Pour moi, c’est non seulement important d’avoir ces institutions, il en va de l’avenir même de notre coin de pays. J’exagère à peine. Sans cégep et sans université, ça veut dire l’exode de nos jeunes vers les grands centres pour y parfaire une formation. Ce faisant, peu d’entre eux ont tendance à revenir en région une fois leurs études complétées.

Apport majeur indéniable

Je n’ai pas à analyser les programmes offerts; ce n’est pas mon rôle. Mais je me dois de souligner l’apport des institutions postsecondaires dans le développement social, culturel, économique et quoi encore pour une région comme l’Abitibi-Témiscamingue.

Quand on regarde le développement de notre cégep aux quatre coins de notre région et de l’UQAT partout, même dans le Grand Nord, dans les communautés autochtones, on se rend vite compte que les formations prodiguées appuient le développement de nos communautés et des entreprises qui y vivent et y prospèrent. Qui plus est, on forme dans ces institutions les leaders de demain dans beaucoup de domaines.

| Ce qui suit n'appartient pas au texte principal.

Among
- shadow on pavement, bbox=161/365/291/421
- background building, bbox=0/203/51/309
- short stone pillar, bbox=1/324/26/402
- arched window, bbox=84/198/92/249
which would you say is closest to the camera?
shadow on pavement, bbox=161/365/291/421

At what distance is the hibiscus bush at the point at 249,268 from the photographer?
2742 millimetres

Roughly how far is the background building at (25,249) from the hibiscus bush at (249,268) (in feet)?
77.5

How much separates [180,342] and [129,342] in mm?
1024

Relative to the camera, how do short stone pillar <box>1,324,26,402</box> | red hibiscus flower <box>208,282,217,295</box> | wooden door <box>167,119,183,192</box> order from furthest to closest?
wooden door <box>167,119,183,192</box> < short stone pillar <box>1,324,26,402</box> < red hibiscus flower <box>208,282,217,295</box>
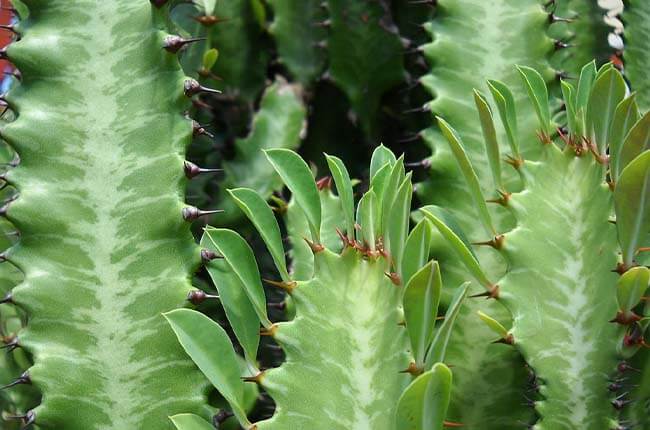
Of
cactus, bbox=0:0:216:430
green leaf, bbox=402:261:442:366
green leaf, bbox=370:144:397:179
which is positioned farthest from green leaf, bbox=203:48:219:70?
green leaf, bbox=402:261:442:366

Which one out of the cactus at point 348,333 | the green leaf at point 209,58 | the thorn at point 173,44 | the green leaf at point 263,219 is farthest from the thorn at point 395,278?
the green leaf at point 209,58

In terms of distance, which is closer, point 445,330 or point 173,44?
point 445,330

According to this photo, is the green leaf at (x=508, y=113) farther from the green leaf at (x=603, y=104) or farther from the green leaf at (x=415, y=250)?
the green leaf at (x=415, y=250)

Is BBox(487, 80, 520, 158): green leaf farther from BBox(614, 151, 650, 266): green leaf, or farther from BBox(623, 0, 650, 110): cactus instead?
BBox(623, 0, 650, 110): cactus

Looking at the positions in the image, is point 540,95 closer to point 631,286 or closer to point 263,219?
point 631,286

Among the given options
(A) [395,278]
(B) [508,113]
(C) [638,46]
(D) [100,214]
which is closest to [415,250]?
(A) [395,278]

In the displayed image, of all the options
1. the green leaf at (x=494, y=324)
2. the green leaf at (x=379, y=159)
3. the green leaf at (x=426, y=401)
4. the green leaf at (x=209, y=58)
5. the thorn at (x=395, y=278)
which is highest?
the green leaf at (x=209, y=58)

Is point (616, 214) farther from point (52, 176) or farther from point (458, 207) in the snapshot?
point (52, 176)

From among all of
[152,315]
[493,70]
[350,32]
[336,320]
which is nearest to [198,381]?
[152,315]
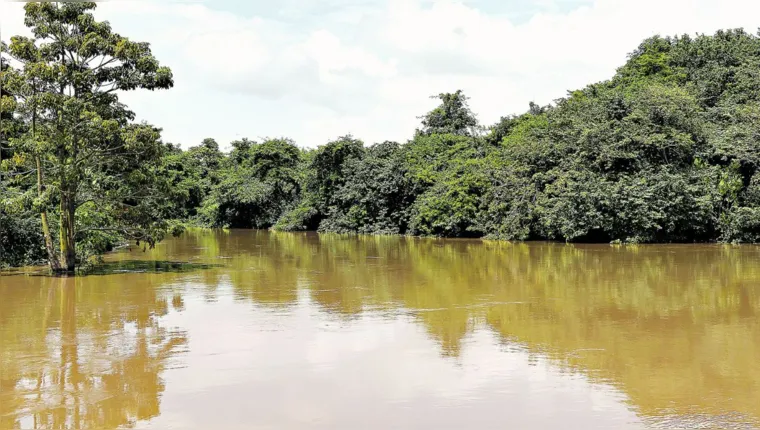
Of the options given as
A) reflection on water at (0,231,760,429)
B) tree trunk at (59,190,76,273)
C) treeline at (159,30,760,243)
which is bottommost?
reflection on water at (0,231,760,429)

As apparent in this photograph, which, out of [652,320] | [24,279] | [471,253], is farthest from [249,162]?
[652,320]

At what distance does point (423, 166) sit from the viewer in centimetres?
4066

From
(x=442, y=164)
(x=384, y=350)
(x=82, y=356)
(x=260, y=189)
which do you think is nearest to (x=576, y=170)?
(x=442, y=164)

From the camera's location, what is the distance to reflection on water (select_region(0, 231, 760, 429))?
6562 millimetres

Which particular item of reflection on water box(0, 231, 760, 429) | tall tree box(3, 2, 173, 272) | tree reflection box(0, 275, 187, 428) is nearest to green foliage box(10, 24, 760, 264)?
tall tree box(3, 2, 173, 272)

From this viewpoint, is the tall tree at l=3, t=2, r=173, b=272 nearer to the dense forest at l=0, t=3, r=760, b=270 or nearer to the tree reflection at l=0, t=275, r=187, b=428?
the dense forest at l=0, t=3, r=760, b=270

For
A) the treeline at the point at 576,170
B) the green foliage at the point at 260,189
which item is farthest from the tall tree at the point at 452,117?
the green foliage at the point at 260,189

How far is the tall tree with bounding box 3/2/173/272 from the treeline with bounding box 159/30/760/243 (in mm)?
2004

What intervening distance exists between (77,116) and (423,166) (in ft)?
84.6

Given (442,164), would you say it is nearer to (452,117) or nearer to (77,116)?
(452,117)

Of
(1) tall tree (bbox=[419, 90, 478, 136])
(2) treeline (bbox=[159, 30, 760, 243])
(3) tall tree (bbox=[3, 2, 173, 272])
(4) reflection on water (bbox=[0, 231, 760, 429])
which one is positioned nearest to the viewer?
(4) reflection on water (bbox=[0, 231, 760, 429])

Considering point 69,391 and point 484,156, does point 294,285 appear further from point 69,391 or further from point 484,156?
point 484,156

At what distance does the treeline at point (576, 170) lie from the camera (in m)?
27.3

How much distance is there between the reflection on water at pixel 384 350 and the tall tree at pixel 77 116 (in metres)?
2.04
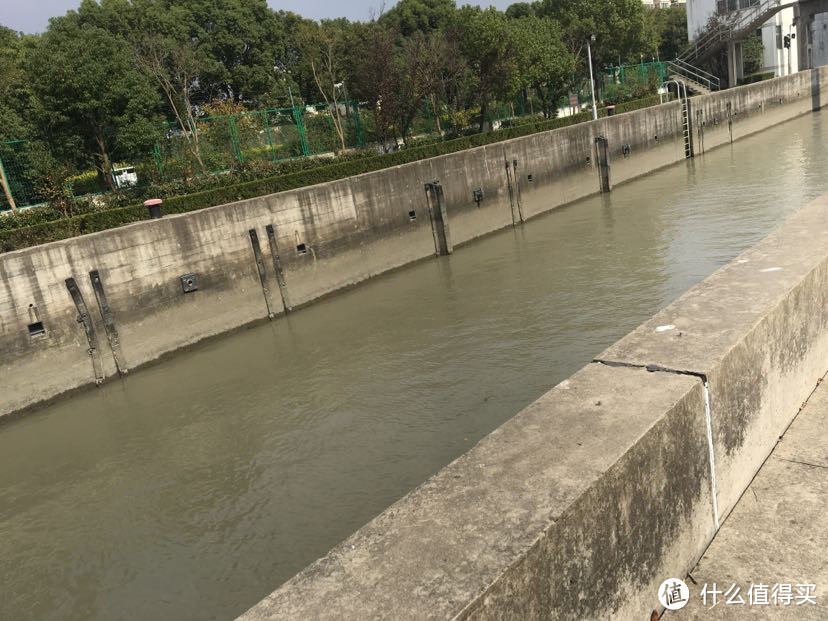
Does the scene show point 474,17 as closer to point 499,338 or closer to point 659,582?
point 499,338

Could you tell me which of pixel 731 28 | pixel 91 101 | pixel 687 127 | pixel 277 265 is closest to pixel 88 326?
pixel 277 265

Contrer l’exode des jeunes

Or, ce n’est pas tout le monde qui peut avoir accès au cégep et encore moins à l’université. Mais imaginez si aucun de ces établissements n’avait un pied à terre chez nous. Il faut inciter et encourager nos jeunes à la persévérance scolaire, oui, mais il faut aussi leur permettre de poursuivre leur rêve scolaire dans leur région le plus possible. Ce n’est pas dans tous les domaines qu’on puisse le faire, j’en conviens, mais on doit tout mettre en œuvre pour offrir des programmes adaptés à leurs besoins.

De partout dans le monde

Par ailleurs, nos institutions postsecondaires, grâce à la vision de leurs dirigeants, réussissent à attirer des étudiantes et étudiants étrangers, de plus en plus nombreux. Plus de 30 nationalités seront ainsi représentées à l’UQAT cette année. C’est assez extraordinaire! Même chose pour le Cégep de l’Abitibi-Témiscamingue, qui recrute maintenant des étudiants dans toute la Francophonie. C’est le signe d’institutions dynamiques et ouvertes sur le monde et ça, dans une région comme la nôtre, ça compte beaucoup.

Je n’aime pas beaucoup ce mot, mais le melting pot des étudiants ne peut que permettre le développement de nos jeunes. Se mélanger aux autres fait en sorte qu’on s’éloigne de la célèbre maxime «la méconnaissance entraîne la méfiance».

Bonne rentrée à tous et à toutes et, surtout à toi, d’où que tu viennes, bienvenue chez nous.